Le choix s’est porté sur des rampes TBD munies de buses en laiton (pompe de 110 bars). Dans le poulailler à extraction haute, 2 rampes ont été installées, une de chaque côté, avec une buse tous les 2,50 m. Dans le second bâtiment, une seule rampe est montée côté nord (trappes) afin de mieux refroidir l’air rentrant. Le coût avoisine 4,60 euros/m2.

Densité et mise à jeun

« Ma première mesure (systématique) de prévention des pertes par coup de chaleur, c’est de réduire les densités », souligne J.P. Grissault. Elle est réduite de 2 % pour les lots d’été. « Je suis les prévisions météo tous les jours. Et j’adapte le programme lumineux durant l’été ». À 18 jours d’âge, les coupures de lumière sont en effet inversées de manière à faire consommer les animaux la nuit et les laisser dormir le jour.
La mise à jeun s’effectue par arrêt des chaînes (coupure automatique), vers 10 heures le matin.

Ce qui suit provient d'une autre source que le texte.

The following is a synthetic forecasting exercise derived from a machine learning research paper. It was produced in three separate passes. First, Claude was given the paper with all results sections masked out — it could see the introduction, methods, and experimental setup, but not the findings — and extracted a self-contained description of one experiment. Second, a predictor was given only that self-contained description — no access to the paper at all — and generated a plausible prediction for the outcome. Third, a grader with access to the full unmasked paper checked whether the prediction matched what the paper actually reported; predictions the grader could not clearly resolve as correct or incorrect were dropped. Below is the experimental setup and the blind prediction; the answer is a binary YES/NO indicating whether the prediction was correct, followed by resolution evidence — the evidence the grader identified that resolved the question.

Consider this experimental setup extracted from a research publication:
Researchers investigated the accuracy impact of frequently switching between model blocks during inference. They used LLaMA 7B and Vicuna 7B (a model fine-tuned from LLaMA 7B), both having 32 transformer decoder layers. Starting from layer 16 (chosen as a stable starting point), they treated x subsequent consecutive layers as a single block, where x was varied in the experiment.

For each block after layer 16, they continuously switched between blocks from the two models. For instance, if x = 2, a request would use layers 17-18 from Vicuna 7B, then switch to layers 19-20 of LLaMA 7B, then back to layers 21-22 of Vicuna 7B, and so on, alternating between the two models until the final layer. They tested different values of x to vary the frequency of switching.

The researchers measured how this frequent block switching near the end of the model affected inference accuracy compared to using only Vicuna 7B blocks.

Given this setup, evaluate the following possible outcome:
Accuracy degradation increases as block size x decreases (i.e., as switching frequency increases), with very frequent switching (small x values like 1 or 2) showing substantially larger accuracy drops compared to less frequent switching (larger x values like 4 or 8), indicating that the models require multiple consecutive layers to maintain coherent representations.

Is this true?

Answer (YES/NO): NO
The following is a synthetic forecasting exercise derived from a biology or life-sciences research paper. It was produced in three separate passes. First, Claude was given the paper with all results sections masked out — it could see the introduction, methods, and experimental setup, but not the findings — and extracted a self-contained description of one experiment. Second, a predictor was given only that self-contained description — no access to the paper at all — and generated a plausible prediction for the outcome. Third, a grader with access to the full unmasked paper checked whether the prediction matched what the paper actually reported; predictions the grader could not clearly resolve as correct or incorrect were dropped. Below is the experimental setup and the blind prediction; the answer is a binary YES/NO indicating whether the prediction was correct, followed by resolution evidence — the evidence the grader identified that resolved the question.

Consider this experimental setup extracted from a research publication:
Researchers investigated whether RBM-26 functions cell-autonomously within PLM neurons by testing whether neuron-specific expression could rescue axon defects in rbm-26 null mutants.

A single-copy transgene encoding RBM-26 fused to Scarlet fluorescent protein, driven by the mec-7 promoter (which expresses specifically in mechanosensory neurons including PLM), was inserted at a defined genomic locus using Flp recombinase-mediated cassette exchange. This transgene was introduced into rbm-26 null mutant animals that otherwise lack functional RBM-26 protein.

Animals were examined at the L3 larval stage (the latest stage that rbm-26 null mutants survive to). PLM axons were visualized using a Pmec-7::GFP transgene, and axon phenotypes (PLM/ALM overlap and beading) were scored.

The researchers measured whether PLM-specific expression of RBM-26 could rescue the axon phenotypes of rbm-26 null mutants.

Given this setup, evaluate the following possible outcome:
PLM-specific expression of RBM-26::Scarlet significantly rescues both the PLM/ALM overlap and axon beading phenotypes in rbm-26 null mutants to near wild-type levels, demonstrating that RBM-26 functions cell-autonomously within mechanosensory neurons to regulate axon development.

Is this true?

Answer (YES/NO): NO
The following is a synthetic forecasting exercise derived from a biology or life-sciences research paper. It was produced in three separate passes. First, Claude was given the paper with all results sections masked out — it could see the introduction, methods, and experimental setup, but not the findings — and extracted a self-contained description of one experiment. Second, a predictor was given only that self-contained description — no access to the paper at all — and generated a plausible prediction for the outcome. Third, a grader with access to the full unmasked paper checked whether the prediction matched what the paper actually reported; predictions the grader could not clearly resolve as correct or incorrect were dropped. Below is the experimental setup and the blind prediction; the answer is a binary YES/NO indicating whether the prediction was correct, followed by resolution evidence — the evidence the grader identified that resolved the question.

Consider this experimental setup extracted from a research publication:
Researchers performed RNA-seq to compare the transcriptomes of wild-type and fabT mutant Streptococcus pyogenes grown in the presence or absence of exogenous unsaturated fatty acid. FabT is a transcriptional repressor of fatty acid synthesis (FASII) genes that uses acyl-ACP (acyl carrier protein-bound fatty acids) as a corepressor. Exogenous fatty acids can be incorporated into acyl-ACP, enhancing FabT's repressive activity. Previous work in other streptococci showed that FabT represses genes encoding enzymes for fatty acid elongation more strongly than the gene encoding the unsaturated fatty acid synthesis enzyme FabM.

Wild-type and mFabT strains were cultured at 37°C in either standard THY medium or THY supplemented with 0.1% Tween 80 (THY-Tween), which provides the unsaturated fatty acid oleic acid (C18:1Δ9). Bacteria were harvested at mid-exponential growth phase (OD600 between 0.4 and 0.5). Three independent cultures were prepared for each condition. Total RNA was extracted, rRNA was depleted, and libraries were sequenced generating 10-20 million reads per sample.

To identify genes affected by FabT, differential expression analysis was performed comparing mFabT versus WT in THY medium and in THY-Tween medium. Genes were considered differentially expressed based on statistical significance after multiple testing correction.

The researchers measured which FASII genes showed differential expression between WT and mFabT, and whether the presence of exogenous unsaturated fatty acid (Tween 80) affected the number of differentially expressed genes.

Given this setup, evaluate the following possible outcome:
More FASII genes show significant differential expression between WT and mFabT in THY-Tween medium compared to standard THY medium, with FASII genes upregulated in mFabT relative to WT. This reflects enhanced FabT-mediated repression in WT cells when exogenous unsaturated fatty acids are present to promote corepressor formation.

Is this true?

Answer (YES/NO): YES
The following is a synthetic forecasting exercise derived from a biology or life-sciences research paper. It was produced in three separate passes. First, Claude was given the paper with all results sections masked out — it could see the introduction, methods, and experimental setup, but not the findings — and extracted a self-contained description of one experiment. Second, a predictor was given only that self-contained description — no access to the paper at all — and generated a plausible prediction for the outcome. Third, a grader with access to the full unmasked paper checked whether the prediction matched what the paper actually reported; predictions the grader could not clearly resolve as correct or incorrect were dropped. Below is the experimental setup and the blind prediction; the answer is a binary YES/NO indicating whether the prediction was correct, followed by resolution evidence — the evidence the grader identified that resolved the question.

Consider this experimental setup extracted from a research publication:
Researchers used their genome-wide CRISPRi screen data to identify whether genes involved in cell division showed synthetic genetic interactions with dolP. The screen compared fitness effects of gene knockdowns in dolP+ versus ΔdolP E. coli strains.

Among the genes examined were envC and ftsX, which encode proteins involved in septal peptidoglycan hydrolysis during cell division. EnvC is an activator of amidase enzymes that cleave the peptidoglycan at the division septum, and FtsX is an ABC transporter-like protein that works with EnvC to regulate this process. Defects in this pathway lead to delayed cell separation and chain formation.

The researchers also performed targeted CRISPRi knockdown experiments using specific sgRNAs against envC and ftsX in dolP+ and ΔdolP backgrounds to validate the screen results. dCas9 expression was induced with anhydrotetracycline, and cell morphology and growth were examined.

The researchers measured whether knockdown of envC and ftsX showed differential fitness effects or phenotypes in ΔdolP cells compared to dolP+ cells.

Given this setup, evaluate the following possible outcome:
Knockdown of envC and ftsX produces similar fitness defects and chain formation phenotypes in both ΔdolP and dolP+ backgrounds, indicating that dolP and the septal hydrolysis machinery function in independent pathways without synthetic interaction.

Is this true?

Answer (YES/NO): NO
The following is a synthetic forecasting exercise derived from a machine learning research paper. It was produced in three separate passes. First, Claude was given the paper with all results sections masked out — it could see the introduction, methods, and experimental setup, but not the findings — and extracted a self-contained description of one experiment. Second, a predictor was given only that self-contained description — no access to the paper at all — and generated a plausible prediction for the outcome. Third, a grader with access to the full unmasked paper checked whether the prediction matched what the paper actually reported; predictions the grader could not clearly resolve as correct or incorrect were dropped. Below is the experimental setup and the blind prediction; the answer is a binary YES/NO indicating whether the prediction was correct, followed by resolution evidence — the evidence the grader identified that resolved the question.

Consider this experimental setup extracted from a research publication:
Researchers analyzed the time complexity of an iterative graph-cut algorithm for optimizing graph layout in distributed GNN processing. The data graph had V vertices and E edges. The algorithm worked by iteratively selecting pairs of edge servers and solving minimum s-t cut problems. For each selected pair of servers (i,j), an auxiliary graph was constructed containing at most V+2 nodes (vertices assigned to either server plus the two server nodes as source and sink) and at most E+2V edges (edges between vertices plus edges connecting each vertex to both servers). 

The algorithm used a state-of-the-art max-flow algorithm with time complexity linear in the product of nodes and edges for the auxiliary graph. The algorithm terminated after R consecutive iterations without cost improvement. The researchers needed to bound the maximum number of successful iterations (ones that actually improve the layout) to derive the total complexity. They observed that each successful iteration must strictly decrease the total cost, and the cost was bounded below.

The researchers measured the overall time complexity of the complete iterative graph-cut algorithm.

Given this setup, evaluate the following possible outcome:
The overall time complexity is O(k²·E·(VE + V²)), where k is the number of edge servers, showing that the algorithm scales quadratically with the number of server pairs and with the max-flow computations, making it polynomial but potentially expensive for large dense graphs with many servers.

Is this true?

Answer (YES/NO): NO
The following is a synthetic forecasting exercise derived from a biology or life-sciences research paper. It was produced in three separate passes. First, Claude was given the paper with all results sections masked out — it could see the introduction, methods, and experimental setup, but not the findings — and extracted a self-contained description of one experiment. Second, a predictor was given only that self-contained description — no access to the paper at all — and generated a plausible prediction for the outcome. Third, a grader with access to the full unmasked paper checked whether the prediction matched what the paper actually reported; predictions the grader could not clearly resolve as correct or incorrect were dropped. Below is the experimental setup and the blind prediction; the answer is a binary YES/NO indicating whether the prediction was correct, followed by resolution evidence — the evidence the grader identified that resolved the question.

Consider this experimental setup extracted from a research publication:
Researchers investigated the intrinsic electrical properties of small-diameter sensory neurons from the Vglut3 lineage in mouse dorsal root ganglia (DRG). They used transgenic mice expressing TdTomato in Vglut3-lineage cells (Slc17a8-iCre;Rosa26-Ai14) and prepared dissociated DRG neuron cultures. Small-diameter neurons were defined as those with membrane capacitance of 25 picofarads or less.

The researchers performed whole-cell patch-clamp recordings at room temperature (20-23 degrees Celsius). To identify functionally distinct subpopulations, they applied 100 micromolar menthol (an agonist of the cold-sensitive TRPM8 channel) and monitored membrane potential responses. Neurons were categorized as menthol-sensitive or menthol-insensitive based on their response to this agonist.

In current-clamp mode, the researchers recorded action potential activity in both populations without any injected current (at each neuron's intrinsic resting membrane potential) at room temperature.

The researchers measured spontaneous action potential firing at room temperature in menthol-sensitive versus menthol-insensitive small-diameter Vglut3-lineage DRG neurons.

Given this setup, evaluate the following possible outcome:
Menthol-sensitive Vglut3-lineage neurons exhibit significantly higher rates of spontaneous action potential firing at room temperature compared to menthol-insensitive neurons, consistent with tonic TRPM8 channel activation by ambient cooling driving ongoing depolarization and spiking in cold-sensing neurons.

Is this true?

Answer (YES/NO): YES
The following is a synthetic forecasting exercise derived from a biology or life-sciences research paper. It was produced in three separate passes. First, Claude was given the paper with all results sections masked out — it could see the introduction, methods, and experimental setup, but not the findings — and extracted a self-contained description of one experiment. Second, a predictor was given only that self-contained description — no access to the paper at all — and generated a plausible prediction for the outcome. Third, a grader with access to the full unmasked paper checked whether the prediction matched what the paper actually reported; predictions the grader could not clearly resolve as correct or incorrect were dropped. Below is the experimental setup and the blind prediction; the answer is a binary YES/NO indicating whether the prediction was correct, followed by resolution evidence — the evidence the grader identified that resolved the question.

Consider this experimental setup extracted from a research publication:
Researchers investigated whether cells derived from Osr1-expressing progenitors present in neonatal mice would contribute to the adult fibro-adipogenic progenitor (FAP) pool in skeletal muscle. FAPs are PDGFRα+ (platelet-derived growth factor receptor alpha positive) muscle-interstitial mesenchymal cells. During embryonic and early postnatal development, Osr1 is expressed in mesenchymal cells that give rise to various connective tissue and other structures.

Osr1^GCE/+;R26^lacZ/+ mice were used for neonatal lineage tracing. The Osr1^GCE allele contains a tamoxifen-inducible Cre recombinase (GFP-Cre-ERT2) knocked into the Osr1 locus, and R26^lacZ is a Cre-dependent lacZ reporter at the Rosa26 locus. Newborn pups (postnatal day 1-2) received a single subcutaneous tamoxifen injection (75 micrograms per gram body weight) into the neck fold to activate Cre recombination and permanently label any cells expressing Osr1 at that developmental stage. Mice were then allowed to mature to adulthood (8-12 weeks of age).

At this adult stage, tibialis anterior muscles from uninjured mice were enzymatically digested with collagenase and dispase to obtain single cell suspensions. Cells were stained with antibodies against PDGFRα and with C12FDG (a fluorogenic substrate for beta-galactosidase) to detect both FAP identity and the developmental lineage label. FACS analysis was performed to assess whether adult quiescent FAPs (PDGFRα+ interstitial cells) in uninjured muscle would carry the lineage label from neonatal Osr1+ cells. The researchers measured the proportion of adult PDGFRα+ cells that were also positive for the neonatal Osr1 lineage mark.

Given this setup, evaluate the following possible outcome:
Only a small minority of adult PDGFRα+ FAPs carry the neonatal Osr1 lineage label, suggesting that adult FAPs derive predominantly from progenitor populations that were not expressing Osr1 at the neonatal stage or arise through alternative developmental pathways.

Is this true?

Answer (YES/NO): NO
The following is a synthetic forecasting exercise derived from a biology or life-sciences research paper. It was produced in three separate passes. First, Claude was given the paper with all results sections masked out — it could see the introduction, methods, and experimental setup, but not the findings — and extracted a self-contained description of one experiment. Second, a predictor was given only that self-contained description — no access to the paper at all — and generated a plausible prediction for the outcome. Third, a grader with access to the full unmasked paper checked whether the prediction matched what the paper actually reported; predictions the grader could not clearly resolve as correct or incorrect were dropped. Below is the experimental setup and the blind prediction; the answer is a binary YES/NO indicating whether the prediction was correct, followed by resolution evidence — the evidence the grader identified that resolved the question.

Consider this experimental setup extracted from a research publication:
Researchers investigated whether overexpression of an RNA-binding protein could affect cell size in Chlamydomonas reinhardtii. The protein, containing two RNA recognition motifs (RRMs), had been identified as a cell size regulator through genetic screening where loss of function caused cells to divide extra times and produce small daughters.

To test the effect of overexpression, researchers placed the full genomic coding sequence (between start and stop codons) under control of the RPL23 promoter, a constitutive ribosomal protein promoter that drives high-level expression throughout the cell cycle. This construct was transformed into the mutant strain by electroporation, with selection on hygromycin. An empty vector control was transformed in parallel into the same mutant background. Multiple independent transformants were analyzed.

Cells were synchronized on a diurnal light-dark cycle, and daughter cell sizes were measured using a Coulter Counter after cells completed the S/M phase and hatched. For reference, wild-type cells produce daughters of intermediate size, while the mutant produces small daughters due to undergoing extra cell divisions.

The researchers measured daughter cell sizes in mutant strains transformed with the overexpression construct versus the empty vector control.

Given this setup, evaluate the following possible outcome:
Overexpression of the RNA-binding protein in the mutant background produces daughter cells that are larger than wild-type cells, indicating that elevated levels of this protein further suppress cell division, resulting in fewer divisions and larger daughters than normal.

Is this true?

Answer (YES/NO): YES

Les poulets ont ainsi digéré leur alimentation quand on arrive aux heures les plus chaudes de la journée. « J’utilise également un oxygénant dans l’eau de boisson (Volilyte) à partir de 30 jours d’âge lors des journées chaudes ».
L’installation de brumisation se met en route automatiquement quand la température du poulailler dépasse de 4°C la température de consigne. Elle s’arrête au-delà de 80 % d’hygrométrie. L’installation fonctionne par cycles de 18 secondes avec par exemple 3 sec de brumisation et 15 sec d’arrêt. Si la température continue à monter, la brumisation dure 4 sec puis 5 sec…. . « Durant les heures les plus chaudes, j’assure une surveillance mais je n’interviens pas dans le poulailler. La lumière est éteinte, les poulets sont au repos et la brumisation démarre en cas de besoin » ajoute l’éleveur.

Gain de 4 à 5°C

« L’été 2003 s’est passé normalement. Il est vrai que les poussins n’avaient que 3 jours le 5 août. Ces jeunes poussins ont bénéficié de la chaleur. Les croissances ont été très bonnes. Par contre, le 14 juillet, les lots de poulets avaient 46-47 jours et la température extérieure est montée à 37°C. Dans le poulailler à extraction haute, il n’y a pas eu de mortalité. Dans le bâtiment à ventilation latérale, il y a eu 150 morts, ce qui est très faible ».
« Avec la brumisation, on gagne 4 à 5°C de température dans le bâtiment, ce qui est suffisant pour passer le cap d’un coup de chaleur ». Compte tenu de la quasi suppression des pertes d’animaux et du maintien des croissances, la brumisation s’est amortie rapidement par une amélioration de la marge PA, estime l’éleveur qui ajoute. « Pour arriver à ce résultat, tous les critères sont importants : réduction de la densité, modification des programmes lumineux, mise à jeun le matin, démarrage de la brumisation. C’est une démarche globale qui m’apporte de la sécurité dans la conduite de mes lots d’été, une période où je suis occupé par les récoltes ».

Patrick Bégos


Tous les dossiers "Aviculture"
Date de l'article : semaine du N° du 23 au 30 Avril 2004
Imprimer l'article Imprimer l'article



Sacré champion du monde au Portugal / Jean-Luc Le Boulaire couve ses cailles de Chine





Dossiers Paysan Breton
Chiffres clés de l'agriculture bretonne
Contact
Abonnez-vous à
Paysan Breton
Recherchez une
petite annonce
Déposez une
petite annonce
Déposez une
annonce légale


(+ de 10832 depuis 1997)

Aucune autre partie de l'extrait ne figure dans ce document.